The course will examine the cultural tradition of political republicanism in a local Venetian and a global international perspective. The seminar will address first ancient Greek and Roman anti-monarchical thought about democratic and republican self-governance and non-domination and then turn to modern accounts of popular rule and the sovereignty of the people. Throughout the seminar the republican constitution of Venice will serve as a unique historical example for linking ancient and modern forms and functions of anti-monarchism and self-governance in politics. Historical reading will range from Plato and Aristotle through Machiavelli and Montesquieu to the Federalists and Tocqueville and will be supplemented with more recent contributions on the relation between republicanism and democracy.
The core concern of the republican tradition to be examined in the course is with the freedom of a state's citizens from arbitrary rule and foreign domination. While closely associated with the rejection of monarchical rule, especially in the latter's extreme manifestations as tyranny and despotism, political republicanism focuses on the rule of (just) laws and the self-government of the citizenry. The very term "republic" goes back to Rome's political set-up after the expulsion of its last king and before the neo-monarchical ascent to absolute power of the later Emperors – a period of some five hundred years during which the republic (from the Latin for "common affair," res publica) was constituted by the joint rule of the people and the patricians (SPQR/Senatus Populusque Romanus/The Senate and the People of Rome).
Earlier forms of self-rule included popular self-rule in fifth-century Athens (Greek: demokratia) and, arguably, the political set-up of the Hebrew people under their covenant with God and prior to the rule of priests and kings ("Hebrew republic"). Later forms of self-rule typically were confined to local communities operating independently of established states and empires, such as the "free" cities of the medieval and early modern Germano-Roman Empire and the Northern Italian city republics. Throughout, political thinkers distinguished between democracy as direct popular rule, deemed dangerous and impractical ("tyranny of the majority"), and the republic as a prudent political balancing act between self-government and indirect rule through representative bodies.

## Provided data
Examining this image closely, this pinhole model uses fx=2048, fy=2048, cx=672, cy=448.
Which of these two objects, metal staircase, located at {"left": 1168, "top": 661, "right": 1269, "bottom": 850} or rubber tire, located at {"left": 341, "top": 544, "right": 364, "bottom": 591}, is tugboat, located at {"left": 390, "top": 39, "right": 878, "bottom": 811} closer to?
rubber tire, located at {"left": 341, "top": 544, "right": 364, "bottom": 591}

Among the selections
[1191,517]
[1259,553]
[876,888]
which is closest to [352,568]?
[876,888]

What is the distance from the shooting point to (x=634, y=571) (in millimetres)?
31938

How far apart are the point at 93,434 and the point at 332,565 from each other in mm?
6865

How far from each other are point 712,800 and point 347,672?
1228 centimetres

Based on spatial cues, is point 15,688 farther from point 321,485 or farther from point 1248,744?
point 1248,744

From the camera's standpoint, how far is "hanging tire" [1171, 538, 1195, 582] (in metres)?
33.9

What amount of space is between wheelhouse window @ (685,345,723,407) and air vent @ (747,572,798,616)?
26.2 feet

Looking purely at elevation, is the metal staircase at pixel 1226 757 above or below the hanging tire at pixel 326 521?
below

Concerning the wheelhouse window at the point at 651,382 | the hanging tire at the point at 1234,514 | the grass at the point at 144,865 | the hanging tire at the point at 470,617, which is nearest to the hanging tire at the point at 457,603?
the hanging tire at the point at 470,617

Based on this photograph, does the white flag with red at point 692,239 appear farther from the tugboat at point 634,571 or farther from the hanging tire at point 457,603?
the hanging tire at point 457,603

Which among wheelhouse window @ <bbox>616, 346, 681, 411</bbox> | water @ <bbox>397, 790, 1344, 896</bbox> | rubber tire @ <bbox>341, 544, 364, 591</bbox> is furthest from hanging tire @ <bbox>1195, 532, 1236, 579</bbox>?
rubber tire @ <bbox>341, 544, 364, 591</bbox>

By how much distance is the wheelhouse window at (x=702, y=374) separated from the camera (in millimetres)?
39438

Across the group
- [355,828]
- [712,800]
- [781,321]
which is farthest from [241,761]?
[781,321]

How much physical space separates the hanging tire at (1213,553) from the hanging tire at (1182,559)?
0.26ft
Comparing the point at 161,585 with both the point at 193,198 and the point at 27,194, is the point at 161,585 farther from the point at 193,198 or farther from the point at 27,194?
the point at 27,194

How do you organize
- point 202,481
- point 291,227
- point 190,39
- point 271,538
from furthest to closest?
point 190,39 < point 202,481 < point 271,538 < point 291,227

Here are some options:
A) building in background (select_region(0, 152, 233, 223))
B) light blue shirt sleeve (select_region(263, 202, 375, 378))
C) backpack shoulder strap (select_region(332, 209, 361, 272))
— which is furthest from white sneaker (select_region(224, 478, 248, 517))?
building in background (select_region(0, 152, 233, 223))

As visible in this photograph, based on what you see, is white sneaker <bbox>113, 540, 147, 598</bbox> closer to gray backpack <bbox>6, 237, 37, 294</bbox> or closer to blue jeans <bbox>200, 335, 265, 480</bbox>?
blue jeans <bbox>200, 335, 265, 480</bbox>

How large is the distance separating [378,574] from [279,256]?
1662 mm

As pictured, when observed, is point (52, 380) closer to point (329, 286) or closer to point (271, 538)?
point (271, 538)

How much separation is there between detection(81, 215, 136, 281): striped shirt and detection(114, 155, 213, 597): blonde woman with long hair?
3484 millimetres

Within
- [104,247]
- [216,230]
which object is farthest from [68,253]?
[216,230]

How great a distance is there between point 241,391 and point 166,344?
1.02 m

## Task requirements
For each statement, decide whether it agrees with the course description on republicanism, and answer yes or no with the words of the text that settle it, quoted exactly: (a) The word "republic" comes from a Latin phrase meaning "common affair." (b) The seminar takes up modern accounts of popular rule before it turns to ancient Greek and Roman thought. (c) Political thinkers regarded democracy as direct popular rule as safe and practical.

## Solution to this exercise
(a) Yes: "the republic (from the Latin for "common affair," res publica)"
(b) No: "The seminar will address first ancient Greek and Roman anti-monarchical thought about democratic and republican self-governance and non-domination and then turn to modern accounts of popular rule"
(c) No: "democracy as direct popular rule, deemed dangerous and impractical"